Lesetext »
Transparenz sollte bei jeder Unterstützung für Umwelt- und Klimaprojekte ganz groß geschrieben werden. Es gilt den Kunden deutlich zu machen, woraus sich der Beitrag über die Versicherungsleistung hinaus ergibt. Deshalb finde ich beispielsweise die Erklärung eines Assekuradeurs gut, dass durch die vollständige Digitalisierung, schlanke Prozesse und damit Kosteneinsparungen gegenüber dem herkömmlichen Policenversand per Post ein Prozent der Versicherungssumme für Umweltprojekte gespendet wird und damit der CO2-Ausstoß kompensiert wird.

Konkrete Umwelt- und Klimaaktivitäten in Deutschland

Ende vergangenen Jahres wurde von den EU-Mitgliedsstaaten die neue Ökodesign-Verordnung beschlossen. Künftig sollen nur noch solche Produkte auf den Binnenmarkt kommen, die ressourcensparend hergestellt wurden, langlebig und reparierbar sowie energieeffizient sind. Das stellt auch Ansprüche an Produktgeber in der Versicherungs- und Finanzdienstleistungsbranche und deren Vermittler.

Zeilen mit räumlichen Fragedaten »
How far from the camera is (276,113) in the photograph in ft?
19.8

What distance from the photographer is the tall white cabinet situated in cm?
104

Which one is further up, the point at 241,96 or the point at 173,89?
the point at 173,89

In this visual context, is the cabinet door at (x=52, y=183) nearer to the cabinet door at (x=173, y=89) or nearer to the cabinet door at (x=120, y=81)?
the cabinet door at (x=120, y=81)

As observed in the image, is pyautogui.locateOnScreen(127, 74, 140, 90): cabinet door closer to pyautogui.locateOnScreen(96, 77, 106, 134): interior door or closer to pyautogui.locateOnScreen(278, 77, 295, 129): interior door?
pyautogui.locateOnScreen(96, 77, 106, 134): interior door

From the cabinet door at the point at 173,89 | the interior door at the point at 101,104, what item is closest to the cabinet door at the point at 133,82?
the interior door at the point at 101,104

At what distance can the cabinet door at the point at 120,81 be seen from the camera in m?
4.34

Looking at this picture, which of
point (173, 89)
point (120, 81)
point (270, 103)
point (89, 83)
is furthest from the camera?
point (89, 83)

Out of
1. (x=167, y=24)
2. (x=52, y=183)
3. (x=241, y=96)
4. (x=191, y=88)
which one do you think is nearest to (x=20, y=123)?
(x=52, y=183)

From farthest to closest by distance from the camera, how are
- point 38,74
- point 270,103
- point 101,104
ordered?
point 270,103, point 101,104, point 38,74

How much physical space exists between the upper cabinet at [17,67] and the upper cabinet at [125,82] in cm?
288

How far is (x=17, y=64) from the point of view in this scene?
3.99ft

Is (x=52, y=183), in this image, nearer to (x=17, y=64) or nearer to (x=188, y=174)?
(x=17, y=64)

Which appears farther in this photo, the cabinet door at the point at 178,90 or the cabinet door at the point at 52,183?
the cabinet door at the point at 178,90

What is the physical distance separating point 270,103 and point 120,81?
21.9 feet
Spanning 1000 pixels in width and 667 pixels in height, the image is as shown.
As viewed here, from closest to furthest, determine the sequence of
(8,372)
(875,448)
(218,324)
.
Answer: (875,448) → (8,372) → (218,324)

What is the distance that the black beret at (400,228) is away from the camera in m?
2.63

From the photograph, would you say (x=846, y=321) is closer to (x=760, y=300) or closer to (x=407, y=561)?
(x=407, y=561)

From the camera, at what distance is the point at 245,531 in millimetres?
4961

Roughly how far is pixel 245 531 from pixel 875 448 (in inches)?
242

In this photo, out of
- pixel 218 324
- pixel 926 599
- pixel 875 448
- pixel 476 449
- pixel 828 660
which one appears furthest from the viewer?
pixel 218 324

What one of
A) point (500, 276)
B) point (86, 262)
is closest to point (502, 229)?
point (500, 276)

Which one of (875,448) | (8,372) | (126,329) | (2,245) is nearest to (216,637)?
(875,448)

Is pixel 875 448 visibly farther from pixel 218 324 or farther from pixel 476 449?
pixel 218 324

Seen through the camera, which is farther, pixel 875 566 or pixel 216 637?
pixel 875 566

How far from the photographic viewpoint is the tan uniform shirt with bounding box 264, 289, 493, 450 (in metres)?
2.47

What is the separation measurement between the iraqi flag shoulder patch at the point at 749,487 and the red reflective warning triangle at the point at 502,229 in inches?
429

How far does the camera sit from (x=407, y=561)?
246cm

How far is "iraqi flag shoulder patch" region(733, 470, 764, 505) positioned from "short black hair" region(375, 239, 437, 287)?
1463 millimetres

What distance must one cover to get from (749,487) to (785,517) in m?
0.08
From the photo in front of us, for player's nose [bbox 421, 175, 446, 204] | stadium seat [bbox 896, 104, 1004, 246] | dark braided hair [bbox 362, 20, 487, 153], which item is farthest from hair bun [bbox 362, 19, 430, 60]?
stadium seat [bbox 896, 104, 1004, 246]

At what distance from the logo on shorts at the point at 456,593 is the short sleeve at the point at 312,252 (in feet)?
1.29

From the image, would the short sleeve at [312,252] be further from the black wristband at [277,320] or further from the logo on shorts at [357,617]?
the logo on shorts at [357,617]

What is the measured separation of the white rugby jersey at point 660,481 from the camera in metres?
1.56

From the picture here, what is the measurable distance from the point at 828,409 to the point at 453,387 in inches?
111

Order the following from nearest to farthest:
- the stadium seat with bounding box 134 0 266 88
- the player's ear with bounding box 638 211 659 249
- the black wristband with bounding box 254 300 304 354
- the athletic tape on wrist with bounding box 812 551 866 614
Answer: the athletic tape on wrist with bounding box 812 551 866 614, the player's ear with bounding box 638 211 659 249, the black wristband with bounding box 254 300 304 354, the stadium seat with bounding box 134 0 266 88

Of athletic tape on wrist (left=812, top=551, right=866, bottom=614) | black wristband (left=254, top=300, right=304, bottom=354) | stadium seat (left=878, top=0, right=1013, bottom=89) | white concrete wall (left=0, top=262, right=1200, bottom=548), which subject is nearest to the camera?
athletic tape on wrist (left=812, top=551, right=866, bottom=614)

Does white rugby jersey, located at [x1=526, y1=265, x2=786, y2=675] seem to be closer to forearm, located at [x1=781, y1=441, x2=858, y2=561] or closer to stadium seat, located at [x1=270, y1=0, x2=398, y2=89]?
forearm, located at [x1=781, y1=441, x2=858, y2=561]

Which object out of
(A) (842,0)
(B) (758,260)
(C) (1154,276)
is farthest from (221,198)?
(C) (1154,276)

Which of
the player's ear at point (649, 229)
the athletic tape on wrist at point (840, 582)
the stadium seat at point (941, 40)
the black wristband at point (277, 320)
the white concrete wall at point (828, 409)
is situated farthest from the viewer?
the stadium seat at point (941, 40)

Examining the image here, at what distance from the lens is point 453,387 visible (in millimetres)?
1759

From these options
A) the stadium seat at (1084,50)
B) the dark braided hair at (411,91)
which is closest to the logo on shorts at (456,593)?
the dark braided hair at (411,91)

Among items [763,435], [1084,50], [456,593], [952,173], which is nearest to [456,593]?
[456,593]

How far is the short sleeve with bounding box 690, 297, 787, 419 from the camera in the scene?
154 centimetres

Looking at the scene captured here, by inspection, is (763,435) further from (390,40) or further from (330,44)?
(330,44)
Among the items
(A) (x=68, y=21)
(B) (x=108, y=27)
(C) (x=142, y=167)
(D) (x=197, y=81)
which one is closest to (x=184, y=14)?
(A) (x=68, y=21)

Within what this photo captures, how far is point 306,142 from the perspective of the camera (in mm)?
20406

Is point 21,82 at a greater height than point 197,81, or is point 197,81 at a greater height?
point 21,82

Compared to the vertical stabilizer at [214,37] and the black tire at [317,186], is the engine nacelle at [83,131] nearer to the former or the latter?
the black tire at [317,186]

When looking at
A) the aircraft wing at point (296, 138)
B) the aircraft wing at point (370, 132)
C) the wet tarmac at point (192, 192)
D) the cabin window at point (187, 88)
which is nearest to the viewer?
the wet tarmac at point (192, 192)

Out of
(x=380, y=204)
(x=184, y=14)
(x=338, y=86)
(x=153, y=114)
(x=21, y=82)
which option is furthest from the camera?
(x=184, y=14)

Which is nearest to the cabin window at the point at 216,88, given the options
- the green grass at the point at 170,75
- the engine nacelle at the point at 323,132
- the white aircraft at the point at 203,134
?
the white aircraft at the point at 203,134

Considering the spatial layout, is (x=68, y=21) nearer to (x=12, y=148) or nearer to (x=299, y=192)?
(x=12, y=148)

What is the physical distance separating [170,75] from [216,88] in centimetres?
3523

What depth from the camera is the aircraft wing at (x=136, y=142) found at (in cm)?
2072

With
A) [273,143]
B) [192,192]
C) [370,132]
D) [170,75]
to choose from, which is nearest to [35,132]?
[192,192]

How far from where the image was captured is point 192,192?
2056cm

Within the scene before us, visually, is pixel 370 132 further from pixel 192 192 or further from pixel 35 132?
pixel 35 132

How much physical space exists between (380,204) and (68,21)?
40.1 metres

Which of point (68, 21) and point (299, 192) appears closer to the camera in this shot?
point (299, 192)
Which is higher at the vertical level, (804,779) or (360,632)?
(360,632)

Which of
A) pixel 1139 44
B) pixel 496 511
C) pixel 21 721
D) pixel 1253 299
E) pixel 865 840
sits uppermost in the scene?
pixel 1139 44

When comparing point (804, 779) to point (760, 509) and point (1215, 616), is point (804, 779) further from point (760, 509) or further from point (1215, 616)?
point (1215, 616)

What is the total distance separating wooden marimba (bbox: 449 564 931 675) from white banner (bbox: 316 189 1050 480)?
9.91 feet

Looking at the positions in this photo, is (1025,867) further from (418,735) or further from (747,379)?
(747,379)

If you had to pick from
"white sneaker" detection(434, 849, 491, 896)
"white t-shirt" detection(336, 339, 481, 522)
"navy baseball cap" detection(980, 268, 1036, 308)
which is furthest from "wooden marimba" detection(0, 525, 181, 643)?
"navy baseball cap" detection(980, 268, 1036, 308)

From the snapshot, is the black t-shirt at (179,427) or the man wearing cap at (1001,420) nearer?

Aufgaben »
(1) Wie viel der Versicherungssumme spendet der Assekuradeur, dessen Erklärung im Lesetext gelobt wird, für Umweltprojekte?
(2) Wiederhole aus den Datensätzen die Zeilen wortgetreu: Beginne bei der Zeile, die „How much physical space exists between (380,204)“ enthält, und höre nach der letzten Zeile der Datensätze auf.

Lösungen »
(1) Ein Prozent der Versicherungssumme.

(2)
How much physical space exists between (380,204) and (68,21)?
40.1 metres

Which of point (68, 21) and point (299, 192) appears closer to the camera in this shot?
point (299, 192)
Which is higher at the vertical level, (804,779) or (360,632)?
(360,632)

Which of
A) pixel 1139 44
B) pixel 496 511
C) pixel 21 721
D) pixel 1253 299
E) pixel 865 840
sits uppermost in the scene?
pixel 1139 44

When comparing point (804, 779) to point (760, 509) and point (1215, 616), is point (804, 779) further from point (760, 509) or further from point (1215, 616)?
point (1215, 616)

What is the total distance separating wooden marimba (bbox: 449 564 931 675) from white banner (bbox: 316 189 1050 480)?
9.91 feet

Looking at the positions in this photo, is (1025,867) further from (418,735) or further from (747,379)?
(747,379)

If you had to pick from
"white sneaker" detection(434, 849, 491, 896)
"white t-shirt" detection(336, 339, 481, 522)
"navy baseball cap" detection(980, 268, 1036, 308)
which is furthest from "wooden marimba" detection(0, 525, 181, 643)?
"navy baseball cap" detection(980, 268, 1036, 308)

From the snapshot, is the black t-shirt at (179,427) or the man wearing cap at (1001,420) nearer?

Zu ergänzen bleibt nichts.